§ **SOURCE**:
==*==

The 2014–15 NBA Development League season was the 14th season of the NBA Development League (NBA D-League). The NBA D-League is the official minor league basketball organization owned by the National Basketball Association (NBA). The NBA D-League will expand to a record 18 teams for the 2014–15 season. For the first time in league history the NBA D-League was aligned into two conferences with two divisions each, two with five and two with four.

One expansion team, the Westchester Knicks, joined the 17 teams from the previous season. The Springfield Armor relocated to Grand Rapids, and were renamed the Grand Rapids Drive, and the Tulsa 66ers relocated to Oklahoma City, and were renamed to Oklahoma City Blue.

Teams
Austin Spurs (affiliated with the San Antonio Spurs)

==*==

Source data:
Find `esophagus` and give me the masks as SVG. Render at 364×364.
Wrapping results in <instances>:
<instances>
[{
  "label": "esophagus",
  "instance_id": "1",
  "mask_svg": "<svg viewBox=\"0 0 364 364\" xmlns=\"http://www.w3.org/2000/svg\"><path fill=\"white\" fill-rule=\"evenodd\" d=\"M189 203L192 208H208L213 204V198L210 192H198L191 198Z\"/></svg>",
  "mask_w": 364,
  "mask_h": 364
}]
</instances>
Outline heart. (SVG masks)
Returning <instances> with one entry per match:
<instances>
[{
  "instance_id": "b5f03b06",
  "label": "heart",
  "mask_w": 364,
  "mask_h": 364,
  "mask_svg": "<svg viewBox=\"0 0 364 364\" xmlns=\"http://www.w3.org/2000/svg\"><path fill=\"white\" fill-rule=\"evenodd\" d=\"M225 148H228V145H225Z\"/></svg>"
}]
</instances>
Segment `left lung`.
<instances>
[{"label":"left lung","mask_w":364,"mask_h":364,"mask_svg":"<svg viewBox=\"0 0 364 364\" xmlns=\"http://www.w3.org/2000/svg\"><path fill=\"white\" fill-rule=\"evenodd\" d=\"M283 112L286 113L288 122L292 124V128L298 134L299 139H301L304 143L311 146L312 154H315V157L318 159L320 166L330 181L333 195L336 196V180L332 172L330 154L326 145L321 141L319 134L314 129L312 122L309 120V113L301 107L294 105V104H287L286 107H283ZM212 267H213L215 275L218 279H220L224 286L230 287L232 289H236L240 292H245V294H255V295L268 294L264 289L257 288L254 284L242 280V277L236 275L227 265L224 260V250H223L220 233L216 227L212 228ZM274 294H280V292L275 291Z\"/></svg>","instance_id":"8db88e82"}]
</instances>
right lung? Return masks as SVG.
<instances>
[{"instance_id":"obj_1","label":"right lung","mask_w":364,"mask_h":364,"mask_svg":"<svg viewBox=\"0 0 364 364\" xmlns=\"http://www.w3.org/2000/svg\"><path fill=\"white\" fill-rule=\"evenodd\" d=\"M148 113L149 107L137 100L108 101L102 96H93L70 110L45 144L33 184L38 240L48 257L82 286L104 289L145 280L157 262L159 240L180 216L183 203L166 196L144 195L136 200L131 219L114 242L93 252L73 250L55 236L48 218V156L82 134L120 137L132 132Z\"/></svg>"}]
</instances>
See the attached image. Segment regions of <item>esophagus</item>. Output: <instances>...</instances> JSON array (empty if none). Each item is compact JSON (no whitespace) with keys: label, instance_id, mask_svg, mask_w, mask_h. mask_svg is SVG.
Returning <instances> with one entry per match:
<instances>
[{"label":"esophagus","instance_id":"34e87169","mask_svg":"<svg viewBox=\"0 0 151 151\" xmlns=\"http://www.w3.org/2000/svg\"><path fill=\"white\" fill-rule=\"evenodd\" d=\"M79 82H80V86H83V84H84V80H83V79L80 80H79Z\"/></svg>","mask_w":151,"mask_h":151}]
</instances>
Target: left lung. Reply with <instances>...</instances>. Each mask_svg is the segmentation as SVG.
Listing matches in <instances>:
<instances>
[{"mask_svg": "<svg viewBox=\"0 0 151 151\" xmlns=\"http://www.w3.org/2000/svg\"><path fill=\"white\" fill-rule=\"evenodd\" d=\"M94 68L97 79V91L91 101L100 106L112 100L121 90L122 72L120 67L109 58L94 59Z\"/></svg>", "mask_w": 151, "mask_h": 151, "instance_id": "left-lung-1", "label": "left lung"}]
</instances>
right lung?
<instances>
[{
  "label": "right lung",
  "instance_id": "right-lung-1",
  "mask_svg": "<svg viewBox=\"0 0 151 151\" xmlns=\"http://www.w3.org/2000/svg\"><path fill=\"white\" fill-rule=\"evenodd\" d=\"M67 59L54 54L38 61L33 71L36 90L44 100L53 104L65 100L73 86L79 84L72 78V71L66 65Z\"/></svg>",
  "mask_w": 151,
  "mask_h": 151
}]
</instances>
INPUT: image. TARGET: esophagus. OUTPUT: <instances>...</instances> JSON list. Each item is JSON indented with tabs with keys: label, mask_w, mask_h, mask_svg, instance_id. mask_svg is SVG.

==*==

§ **EXERCISE**:
Reproduce word for word the passage of the D-League season text above, starting with "One expansion team, the" and going on through "Oklahoma City Blue.".

§ **SOLUTION FOR THIS PROBLEM**:
One expansion team, the Westchester Knicks, joined the 17 teams from the previous season. The Springfield Armor relocated to Grand Rapids, and were renamed the Grand Rapids Drive, and the Tulsa 66ers relocated to Oklahoma City, and were renamed to Oklahoma City Blue.